À la fin de ses grands discours, de Gaulle ne manquait jamais d’inviter son auditoire à pousser une vibrante Marseillaise et, devant les micros, il lançait lui-même les premières mesures. L’embêtant, c’est qu’il chantait comme une seringue, et le chœur des fidèles avait bien du mal à repartir du bon pied…
Un jour, dans le Morvan — à Autun, très précisément —, alors qu’il recevait l’hommage d’une foule en liesse, on vit s’approcher de lui, à pas vifs et menus, une très vieille demoiselle qui lui tomba littéralement dans les bras.
Le Général, apparemment très ému, la gratifia d’une affectueuse accolade.
Puis, reprenant sa route, il se tourna vers Gaston de Bonneval :
— C’était mon professeur de chant. »
Et il ajouta, en souriant :
« Je crois qu’elle ne s’en vante pas… C’est elle qui m’a appris la Marseillaise. »

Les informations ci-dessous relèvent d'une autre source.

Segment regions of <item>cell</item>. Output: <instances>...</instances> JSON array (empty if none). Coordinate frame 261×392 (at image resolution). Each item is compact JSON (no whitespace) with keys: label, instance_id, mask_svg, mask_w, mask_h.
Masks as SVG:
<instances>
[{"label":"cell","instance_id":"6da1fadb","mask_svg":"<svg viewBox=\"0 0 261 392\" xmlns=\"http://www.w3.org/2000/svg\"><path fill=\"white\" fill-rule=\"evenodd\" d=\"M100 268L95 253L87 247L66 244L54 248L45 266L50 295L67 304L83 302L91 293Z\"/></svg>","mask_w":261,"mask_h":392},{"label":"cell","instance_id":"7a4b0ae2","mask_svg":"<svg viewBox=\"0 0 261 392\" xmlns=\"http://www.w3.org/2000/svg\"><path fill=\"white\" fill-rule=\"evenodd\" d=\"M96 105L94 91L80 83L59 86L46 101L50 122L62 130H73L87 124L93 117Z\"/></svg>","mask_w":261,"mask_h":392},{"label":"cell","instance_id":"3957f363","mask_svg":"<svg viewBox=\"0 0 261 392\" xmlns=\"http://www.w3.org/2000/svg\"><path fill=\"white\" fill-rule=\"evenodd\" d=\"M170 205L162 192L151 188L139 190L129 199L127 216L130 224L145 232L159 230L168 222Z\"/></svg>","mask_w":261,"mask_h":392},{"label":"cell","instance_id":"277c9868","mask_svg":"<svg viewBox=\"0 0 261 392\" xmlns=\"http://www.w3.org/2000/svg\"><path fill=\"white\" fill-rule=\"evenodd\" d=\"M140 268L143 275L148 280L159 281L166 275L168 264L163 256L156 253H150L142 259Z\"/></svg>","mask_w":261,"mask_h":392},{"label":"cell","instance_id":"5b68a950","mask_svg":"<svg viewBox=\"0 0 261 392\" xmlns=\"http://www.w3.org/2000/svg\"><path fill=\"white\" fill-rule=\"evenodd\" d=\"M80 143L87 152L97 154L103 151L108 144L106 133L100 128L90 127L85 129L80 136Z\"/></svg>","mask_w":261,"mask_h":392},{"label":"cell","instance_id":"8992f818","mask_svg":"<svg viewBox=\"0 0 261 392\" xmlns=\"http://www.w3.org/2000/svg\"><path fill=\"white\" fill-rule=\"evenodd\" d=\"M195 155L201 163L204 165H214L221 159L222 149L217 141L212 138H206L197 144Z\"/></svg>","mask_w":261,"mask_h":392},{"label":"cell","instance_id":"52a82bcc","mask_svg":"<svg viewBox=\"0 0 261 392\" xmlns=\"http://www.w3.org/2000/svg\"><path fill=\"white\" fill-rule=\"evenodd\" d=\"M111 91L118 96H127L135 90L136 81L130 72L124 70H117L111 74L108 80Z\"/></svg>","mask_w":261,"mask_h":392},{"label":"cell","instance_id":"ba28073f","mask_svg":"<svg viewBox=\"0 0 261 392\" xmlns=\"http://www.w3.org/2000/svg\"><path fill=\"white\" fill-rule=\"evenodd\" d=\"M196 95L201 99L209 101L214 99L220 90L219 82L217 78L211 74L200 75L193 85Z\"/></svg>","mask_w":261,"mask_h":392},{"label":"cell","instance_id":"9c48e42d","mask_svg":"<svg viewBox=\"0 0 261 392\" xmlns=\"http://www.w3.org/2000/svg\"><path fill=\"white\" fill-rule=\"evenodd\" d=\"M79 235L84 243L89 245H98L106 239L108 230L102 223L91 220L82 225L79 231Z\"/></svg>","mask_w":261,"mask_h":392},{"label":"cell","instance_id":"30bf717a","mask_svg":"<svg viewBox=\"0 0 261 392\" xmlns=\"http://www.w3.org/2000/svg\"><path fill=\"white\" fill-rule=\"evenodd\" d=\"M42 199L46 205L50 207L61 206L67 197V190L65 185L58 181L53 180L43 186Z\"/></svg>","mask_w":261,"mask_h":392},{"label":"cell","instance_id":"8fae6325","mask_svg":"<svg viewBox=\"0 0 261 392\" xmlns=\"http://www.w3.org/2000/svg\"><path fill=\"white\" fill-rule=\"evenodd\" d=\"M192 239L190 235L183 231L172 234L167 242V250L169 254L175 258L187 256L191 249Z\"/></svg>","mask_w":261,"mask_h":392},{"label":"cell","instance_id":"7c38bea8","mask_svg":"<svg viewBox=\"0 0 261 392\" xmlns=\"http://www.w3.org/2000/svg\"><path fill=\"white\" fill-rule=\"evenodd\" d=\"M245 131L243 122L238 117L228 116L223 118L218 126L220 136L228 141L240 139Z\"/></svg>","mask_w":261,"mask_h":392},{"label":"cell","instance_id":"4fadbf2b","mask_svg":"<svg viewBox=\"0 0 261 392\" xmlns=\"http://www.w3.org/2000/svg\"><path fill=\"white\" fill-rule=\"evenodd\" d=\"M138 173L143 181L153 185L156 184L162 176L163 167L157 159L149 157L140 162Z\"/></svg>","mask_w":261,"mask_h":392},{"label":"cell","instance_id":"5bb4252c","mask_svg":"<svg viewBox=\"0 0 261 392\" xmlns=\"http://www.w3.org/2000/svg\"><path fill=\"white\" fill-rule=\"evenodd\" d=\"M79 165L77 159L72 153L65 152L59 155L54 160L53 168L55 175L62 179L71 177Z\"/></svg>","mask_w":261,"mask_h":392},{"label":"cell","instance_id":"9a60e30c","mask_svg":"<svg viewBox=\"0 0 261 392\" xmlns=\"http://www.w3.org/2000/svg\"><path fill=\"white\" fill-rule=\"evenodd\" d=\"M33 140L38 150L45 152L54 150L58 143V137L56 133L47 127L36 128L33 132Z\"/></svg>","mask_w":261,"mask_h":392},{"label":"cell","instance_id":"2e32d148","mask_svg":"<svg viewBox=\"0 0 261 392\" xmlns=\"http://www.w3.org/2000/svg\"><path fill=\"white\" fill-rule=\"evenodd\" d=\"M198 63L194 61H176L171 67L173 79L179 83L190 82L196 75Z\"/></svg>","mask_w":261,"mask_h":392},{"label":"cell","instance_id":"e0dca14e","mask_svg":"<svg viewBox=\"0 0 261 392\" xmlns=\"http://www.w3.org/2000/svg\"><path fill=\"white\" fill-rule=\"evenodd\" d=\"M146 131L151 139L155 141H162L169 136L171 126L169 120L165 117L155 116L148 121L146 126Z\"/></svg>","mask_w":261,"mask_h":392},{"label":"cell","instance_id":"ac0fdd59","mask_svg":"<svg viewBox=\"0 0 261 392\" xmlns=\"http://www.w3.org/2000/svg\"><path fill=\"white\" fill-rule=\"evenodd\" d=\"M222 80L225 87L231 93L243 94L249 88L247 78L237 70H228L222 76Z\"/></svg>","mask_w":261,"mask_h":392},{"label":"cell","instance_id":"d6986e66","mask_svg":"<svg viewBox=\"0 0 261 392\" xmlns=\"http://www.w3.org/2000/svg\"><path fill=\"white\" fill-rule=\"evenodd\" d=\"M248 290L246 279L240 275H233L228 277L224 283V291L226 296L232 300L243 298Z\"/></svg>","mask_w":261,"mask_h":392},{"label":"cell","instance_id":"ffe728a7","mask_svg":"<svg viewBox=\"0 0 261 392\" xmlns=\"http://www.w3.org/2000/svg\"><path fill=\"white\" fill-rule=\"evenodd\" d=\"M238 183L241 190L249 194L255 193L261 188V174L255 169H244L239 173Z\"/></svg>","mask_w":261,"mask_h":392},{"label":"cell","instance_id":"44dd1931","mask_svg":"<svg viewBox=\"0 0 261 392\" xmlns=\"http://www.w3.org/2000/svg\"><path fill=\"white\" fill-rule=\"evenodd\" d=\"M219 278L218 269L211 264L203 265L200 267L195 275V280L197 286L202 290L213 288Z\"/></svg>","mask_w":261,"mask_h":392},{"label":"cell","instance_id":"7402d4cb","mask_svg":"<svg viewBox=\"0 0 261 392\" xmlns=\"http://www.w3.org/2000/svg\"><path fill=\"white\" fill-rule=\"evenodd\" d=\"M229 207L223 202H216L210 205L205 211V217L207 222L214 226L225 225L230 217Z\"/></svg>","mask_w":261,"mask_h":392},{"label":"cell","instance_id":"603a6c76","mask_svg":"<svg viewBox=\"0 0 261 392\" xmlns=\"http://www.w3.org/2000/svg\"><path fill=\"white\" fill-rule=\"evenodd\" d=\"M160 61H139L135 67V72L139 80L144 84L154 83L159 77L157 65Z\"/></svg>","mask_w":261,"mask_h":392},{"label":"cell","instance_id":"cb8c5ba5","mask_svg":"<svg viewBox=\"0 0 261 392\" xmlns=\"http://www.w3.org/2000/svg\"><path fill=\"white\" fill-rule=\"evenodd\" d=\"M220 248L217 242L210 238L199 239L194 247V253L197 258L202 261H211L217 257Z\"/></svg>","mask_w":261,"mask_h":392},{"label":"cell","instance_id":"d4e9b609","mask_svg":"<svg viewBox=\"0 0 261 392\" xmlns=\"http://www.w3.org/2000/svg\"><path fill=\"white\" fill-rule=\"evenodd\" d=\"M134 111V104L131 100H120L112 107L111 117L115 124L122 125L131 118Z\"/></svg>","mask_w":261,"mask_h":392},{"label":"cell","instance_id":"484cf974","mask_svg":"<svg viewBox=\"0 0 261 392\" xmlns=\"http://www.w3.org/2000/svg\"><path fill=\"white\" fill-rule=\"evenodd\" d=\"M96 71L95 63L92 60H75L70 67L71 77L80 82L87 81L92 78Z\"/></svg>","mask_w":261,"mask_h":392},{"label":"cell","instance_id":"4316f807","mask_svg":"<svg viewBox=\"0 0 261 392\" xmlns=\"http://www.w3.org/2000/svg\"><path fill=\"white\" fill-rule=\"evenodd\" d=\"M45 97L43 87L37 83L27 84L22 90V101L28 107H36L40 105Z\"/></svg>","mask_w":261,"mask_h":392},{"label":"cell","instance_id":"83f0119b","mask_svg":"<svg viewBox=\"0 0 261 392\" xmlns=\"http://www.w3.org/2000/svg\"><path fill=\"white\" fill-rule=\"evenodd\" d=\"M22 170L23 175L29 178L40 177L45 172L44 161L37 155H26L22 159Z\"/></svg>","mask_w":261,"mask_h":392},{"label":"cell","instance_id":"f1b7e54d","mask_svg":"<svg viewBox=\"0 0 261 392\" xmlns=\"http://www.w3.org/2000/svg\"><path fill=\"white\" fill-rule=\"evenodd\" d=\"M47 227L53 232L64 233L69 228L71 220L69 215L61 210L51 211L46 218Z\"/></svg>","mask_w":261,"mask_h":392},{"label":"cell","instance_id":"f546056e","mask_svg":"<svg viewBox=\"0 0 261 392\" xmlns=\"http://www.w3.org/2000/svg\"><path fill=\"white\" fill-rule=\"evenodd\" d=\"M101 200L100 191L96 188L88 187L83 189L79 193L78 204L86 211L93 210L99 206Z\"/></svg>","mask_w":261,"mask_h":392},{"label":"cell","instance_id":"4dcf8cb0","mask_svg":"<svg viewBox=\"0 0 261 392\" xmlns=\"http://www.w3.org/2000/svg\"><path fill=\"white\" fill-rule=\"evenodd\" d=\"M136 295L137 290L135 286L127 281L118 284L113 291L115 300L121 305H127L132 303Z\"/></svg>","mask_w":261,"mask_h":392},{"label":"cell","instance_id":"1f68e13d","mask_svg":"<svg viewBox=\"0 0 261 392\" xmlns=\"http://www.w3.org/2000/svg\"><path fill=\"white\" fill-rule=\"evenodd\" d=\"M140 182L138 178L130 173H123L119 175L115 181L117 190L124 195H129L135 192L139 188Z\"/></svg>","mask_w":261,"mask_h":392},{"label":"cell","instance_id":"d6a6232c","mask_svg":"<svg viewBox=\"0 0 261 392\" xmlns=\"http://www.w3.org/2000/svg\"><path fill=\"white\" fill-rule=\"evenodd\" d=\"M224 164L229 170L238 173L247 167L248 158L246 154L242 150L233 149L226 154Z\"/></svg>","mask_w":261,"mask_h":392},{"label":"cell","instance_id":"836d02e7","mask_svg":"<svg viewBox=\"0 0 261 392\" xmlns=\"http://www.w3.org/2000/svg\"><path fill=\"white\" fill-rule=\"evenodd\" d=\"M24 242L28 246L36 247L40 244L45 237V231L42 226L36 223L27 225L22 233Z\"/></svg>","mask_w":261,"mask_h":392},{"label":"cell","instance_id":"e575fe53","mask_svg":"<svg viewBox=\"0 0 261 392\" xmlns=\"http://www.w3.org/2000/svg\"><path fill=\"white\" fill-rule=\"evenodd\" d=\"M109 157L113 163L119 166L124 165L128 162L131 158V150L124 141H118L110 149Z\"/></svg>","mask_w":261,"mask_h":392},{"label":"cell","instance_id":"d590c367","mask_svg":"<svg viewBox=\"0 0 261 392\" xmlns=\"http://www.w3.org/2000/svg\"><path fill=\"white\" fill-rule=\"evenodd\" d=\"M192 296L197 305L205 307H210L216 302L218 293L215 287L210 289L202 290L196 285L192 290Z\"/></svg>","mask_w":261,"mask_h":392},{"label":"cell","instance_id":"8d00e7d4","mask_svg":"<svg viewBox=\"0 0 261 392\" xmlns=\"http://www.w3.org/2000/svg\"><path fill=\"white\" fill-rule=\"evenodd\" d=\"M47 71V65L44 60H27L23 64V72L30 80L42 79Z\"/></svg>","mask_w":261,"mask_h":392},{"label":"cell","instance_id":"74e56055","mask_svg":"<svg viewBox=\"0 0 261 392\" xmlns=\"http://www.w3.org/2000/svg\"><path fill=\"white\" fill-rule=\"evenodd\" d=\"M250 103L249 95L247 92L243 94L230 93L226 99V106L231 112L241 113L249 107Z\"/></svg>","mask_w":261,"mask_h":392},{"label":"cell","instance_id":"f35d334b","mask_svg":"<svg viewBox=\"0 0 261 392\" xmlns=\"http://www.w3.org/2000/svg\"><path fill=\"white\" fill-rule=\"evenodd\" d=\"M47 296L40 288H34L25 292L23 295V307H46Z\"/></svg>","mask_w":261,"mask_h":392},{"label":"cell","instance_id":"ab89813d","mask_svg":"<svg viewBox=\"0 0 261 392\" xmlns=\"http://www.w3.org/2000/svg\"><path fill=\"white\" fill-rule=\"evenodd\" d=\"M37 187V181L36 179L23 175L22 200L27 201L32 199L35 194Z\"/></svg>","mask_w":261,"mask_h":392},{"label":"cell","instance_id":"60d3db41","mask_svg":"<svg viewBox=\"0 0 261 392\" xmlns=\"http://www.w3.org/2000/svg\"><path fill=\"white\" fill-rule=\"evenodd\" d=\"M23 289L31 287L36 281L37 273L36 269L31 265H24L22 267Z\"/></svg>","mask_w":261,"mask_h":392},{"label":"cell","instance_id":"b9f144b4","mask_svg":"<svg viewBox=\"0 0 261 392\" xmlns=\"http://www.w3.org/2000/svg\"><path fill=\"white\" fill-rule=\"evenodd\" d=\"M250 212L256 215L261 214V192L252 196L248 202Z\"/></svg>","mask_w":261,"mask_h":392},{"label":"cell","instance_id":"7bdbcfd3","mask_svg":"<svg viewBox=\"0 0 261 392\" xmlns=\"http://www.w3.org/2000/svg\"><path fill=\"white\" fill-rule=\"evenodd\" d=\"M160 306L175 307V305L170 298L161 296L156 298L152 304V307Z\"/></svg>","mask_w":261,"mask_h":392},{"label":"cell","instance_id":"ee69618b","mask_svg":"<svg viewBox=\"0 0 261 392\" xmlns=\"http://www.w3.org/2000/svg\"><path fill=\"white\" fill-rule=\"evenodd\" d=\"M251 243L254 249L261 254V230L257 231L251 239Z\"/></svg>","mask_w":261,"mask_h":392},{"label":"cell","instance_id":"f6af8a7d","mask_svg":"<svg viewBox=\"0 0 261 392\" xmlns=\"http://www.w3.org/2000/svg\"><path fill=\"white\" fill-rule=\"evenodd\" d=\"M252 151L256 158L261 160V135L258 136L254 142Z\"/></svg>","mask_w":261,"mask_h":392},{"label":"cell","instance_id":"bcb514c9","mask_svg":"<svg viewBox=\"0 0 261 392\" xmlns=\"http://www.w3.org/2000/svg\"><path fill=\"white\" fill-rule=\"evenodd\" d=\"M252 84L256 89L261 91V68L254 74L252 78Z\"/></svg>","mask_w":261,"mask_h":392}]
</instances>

Alors qu’il était journaliste au « Monde » et chargé des affaires du Proche-Orient, Édouard Sablier avait reçu de Beuve-Mery, mission de recruter un correspondant au Liban.
Sablier le trouve, le nomme et lui donne ses instructions.
De ce jour, régulièrement, le Monde va publier des dépêches et des commentaires de son correspondant particulier Édouard Saab (eh oui ! C’est le nom du susdit) et les lecteurs du Monde (y compris le Général qui le lit attentivement) commencent à se demander pourquoi Édouard Sablier a transformé son nom…
Sur ce, le 7 mai 1965, grande réception élyséenne en l’honneur du Président de la République du Liban, M. Hélou.
Édouard Saab fait partie de la délégation et il est, comme les autres, présenté au Général.
Il en émerge, le visage ruisselant de bonheur… :
« Ah quel homme ! Quel homme extraordinaire ! Il connaît tout le monde !… »
Ses confrères le pressent de questions :
« Qu’est-ce qu’il t’a dit ?
— Il m’a dit : Ah mais vous existez !… »
Jacques Raphaël-Leygues, qui fut ambassadeur en Côte-d’Ivoire de 1963 à 1979, rend visite au Président de la République.
Entre autres choses, il lui rapporte que le sénateur Biakabuda a été assassiné, en pleine brousse, dans des circonstances qui permettent de soupçonner une main et une inspiration françaises. Il ajoute que, dans son village, et à l’occasion d’une pieuse cérémonie rituelle destinée à sauver, dans l’au-delà, l’âme du défunt, le corps du malheureux sénateur a été partagé entre ses amis et… mangé.